I’m sympathetic to this response because I’m a little suspicious of the cleaning alone being a thing worthy of separating over. If outside help is possible, then this could be a practical issue that could be fixable. I’ve stayed in a relationship with some really frustrating problems because they were ultimately practical issues, not an issue with the person (see: very different sleep patterns – we finally got separate bedrooms).
But I’m struck by the LW saying that there were totally happy in love before coming back from the trip – I feel like the underlying problems around the partner’s inability to handle conflict, and the LW feeling like they’re trapped in this relationship are the more challenging issues here, because those can only be fixed through emotional work on both partners’ parts.
This is exactly what my partner and I do! I have severe ADHD and I frequently just don’t notice things that drive her completely bonkers so we have someone come twice a month and it’s pretty critical to our relationship’s stability and sanity.

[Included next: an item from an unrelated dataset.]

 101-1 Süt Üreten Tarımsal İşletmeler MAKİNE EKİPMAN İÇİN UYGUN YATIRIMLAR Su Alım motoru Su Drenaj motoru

I agree that this is a serious issue and very reasonable grounds for separation. If the cleaning conversation results in crying every time it seems like it might not be different cleaning standards but different cleaning ~abilities~. That doesn’t mean the fiance is off the hook for being proactive and taking responsibility for her current limitations! And of course this might actually be a symptom of a totally different individual or relationship problem (in which case the responsibility to be honest with yourself and your partner remains!). And yes, LW, you gotta talk to her! It’s up to you if you want to frame it in a “we need to figure out how to get through this together, which means first getting to the bottom of what’s going on.” Or if you are feeling “I’m at the end of my rope and it’s breaking my heart.” Couples counseling does sound like a good option for discussing this now fraught topic in a caring and revealing way.

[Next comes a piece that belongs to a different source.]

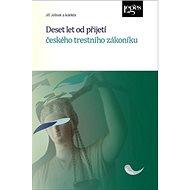 Deset let od přijetí českého trestního zákoníku - Kniha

I have a lot of questions after reading the letter. My default question is whether there is a neurodivergence/mental health challenge that is part of the partner’s messiness. That wouldn’t mean it’s impossible to change, but it definitely affects what kinda of changes are likely to actually be doable/stick. If, for example (which I acknowledge is potentially projection) the partner is depressed and the messiness is a sign of a depressive episode then she may be continually beating herself up about the mess or may have given up, but either way treating the depression is a necessary first step.

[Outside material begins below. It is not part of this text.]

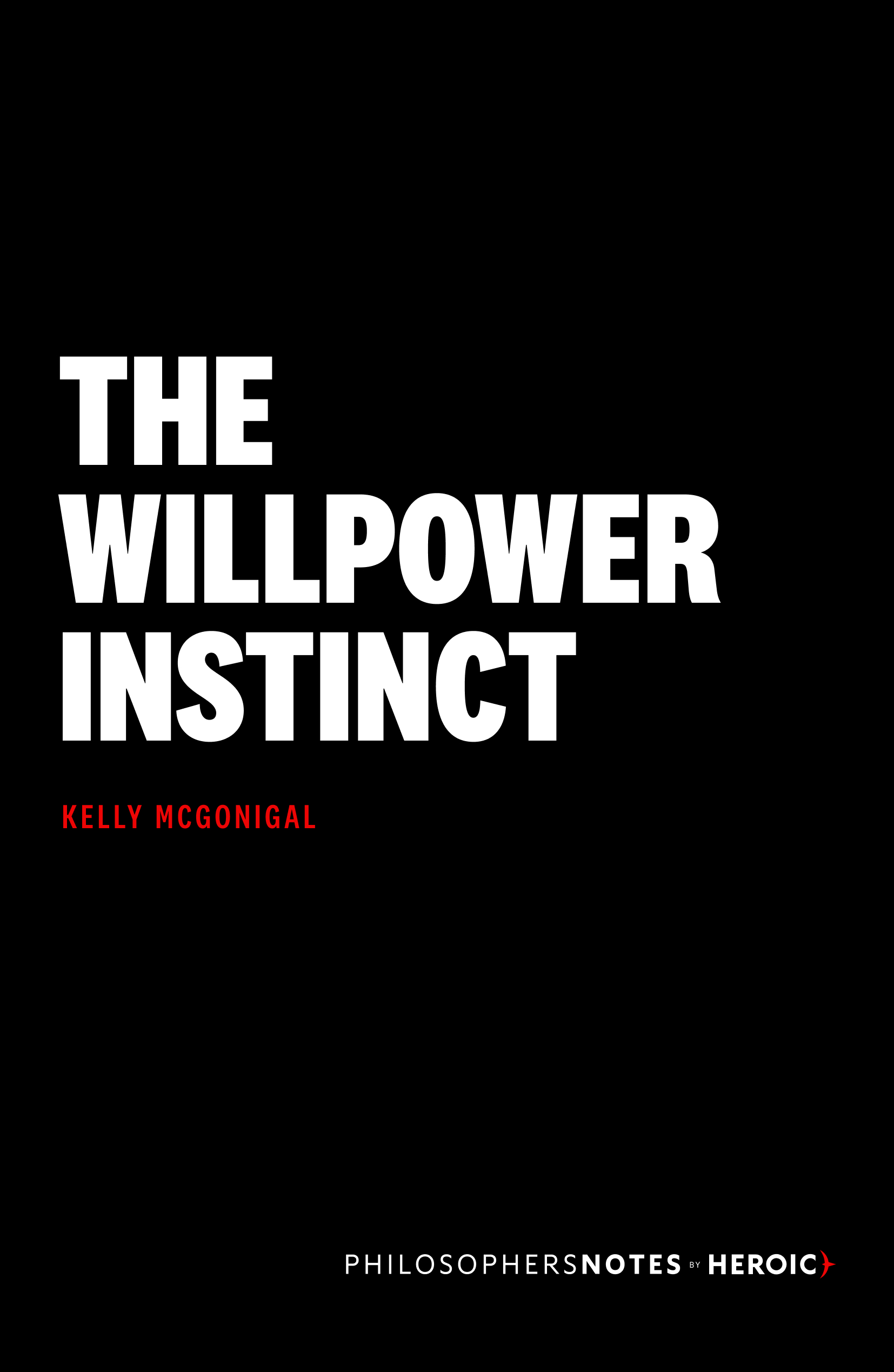The Willpower Instinct Book Cover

A related question I have is what the partner’s family’s cleaning standards are/were when she was growing up. Is it a situation where what the letter writer sees as awfully dirty was normal growing up? On the flip side, does the partner have stress/embarrassment/trauma from family responses to not meeting standards?
I guess, given the crying (and assuming it doesn’t happen for all conversations) I wonder if splitting up the conversation into first talking about the partner’s feeling/experiences related to cleaning and having a later, separate talk about practical next steps might help.
I won’t repeat any of the good advice that has already been given, but one other resource I would recommend to you and your partner is the book How to Keep House While Drowning: A Gentle Approach to Cleaning and Organizing by KC Davis. It’s very short and written in a neurodivergent friendly way. The author gets in to a lot of stuff about how to shift thinking around cleaning, how to explore different levels/standards of cleaning, and how to do the bare minimum when you’re really struggling. I found it to be super non-judgmental and it may be a helpful starting point for shared language in having what is clearly a difficult conversation. Best of luck!